Après cette formalité, la Chambre préliminaire I prépare l’audience de confirmation des charges. Entre-temps, ses avocats comptent déposer d’ici quelques jours, une demande de sa mise en liberté provisoire auprès de la Cour.
Pour rappel, le sénateur Jean-Pierre Bemba a été arrêté, le 24 mai 2008 dans la banlieue de Bruxelles à la suite d’un mandat d’arrêt international délivré par la CPI.
Quels sont les griefs mis à charge de l’ancien vice-président de la République démocratique du Congo ? La CPI l’accuse « de crimes de guerre et de crimes contre l’humanité à la suite de viols, tortures et pillages présumés qu’auraient perpétré ses soldats en République Centrafricaine entre 2002 et 2003.

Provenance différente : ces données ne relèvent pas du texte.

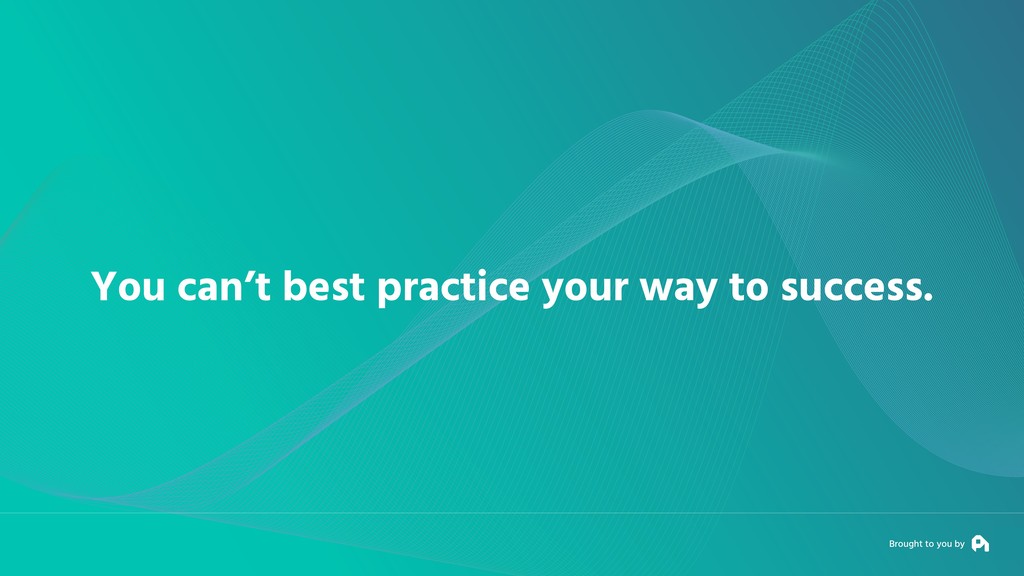 Our Fundamental Strategy of Building a Business is Broken - slide 22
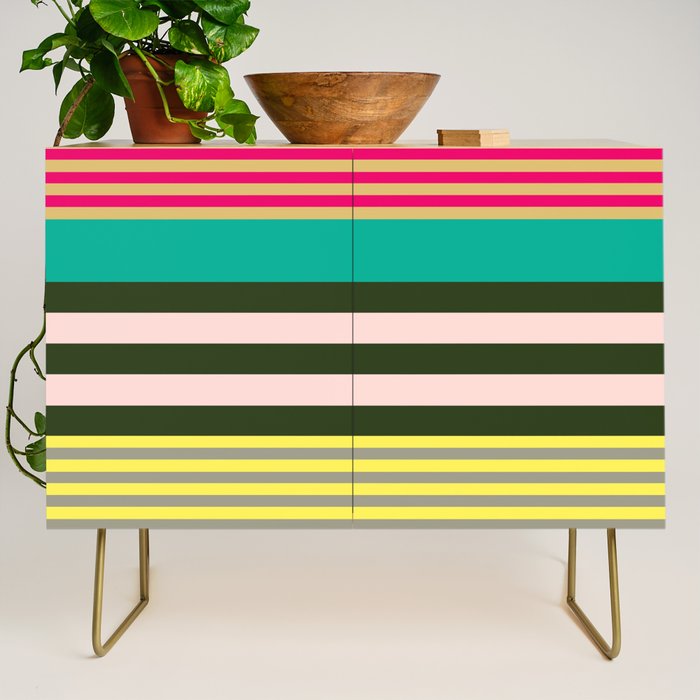 stripe pattern 02 Credenza Gallery Image 1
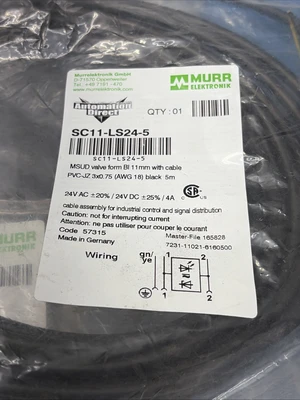 New | in-Stock Murrelektronik SC11-LS24-5 Miscellaneous MRO Indiana US | J&J Industrial Supply #1208928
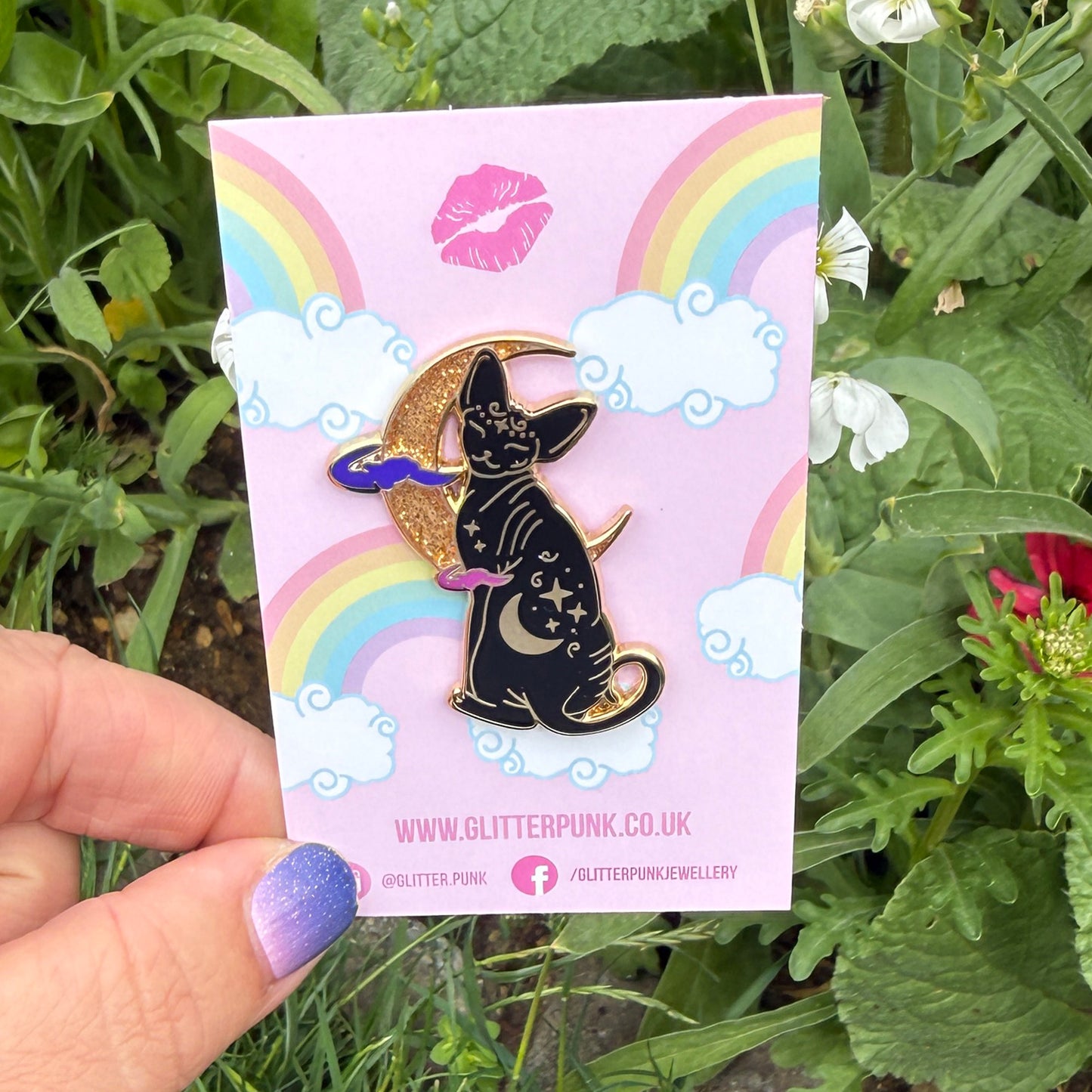 Sphynx Cat Enamel Pin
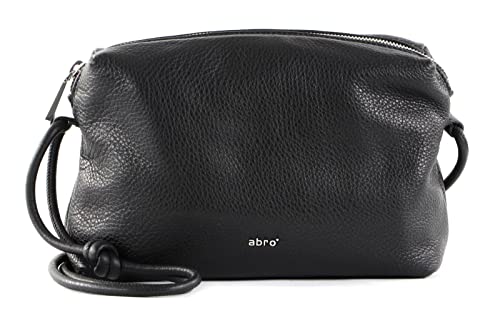 ABRO Leather Dalia Crossbody Bag Knotted Big Black/Nickel
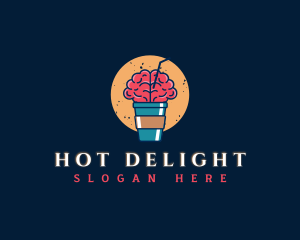 Hot Brain Beverage logo design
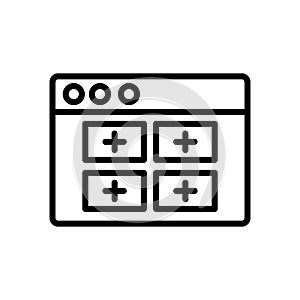 Browser, web site, interface icon. Simple line, outline vector elements of internet explorer icons for ui and ux, website or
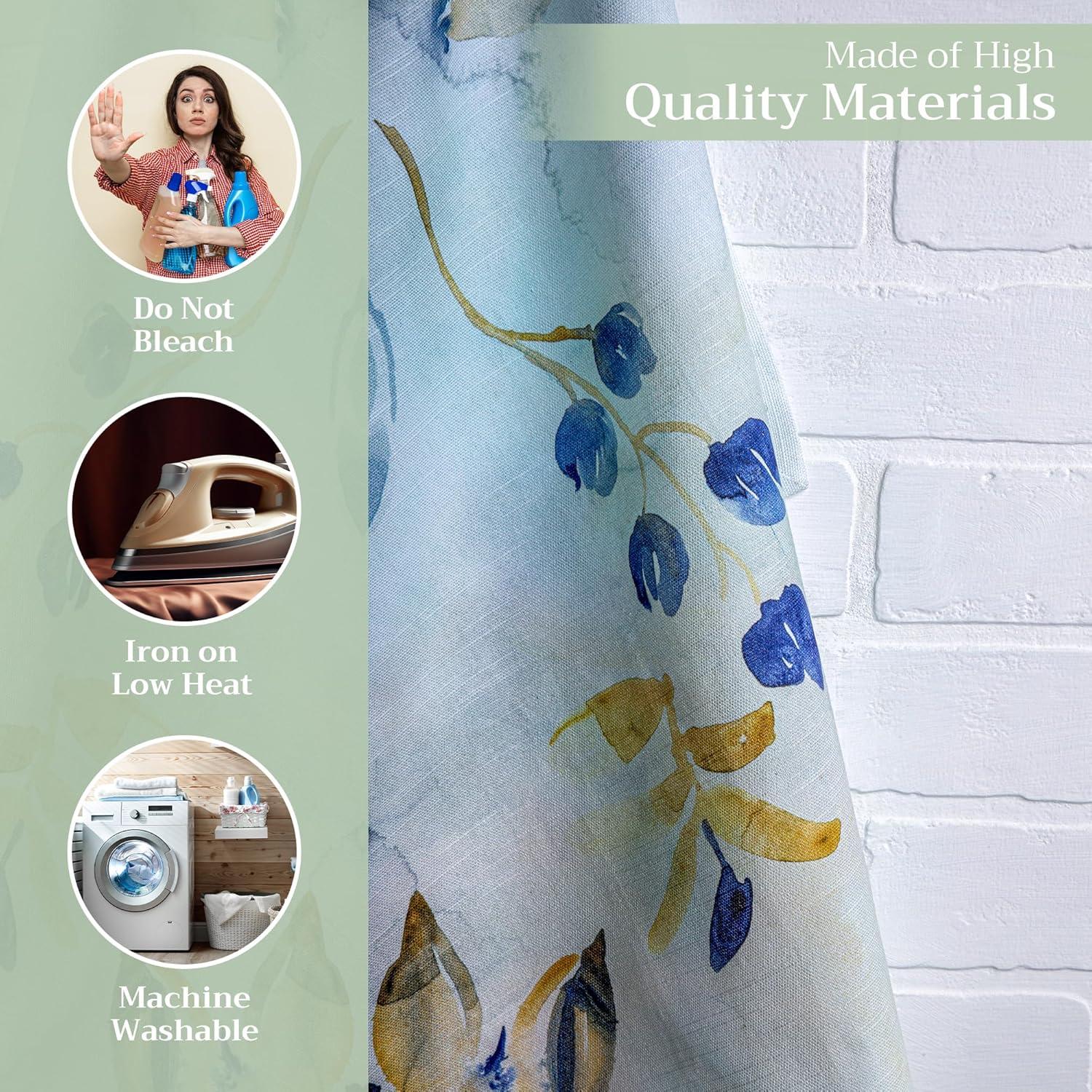 imageMaison d Hermine Kitchen Towels Set of 3 100 Cotton 20quot x 275quot Reusable Cloth Tea Dish Towels Absorbent with Hanging Loop for Kitchen Dining Thanksgiving Decorations Holy Jouy  Brown06  Lazy Summer Days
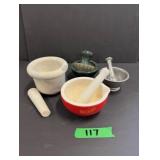 (4) Mortar & Pestles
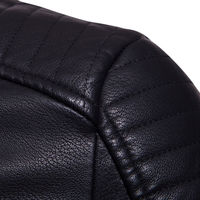 Blouson en cuir véritable pour homme, style vintage, col montant, pour motard, écologique, avec logo sur le devant, idéal pour l'hiver, prix abordable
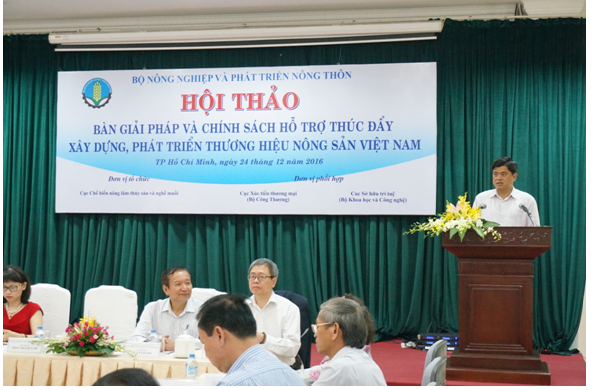 Ông Trần Thanh Nam – Thứ trưởng Bộ Nông nghiệp và Phát triên nông thôn phát biểu tại Hội thảo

L’on se souviendra que pendant cette époque, J.P. Bemba était à la tête d’un mouvement rebelle. Sur demande de l’ancien chef de l’Etat centrafricain, Ange-Félix Patassé, confronté à la menace de la rébellion dirigée alors par le général François Bozizé, ses troupes s’étaient rendues à Bangui (Centrafrique). Objectif : empêcher les rebelles de prendre le contrôle de Bangui.
En principe, c’est au cours de prochaines audiences que l’opinion sera fixée sur la confirmation ou l’infirmation des charges retenues contre l’ancien vice-président de la RDC.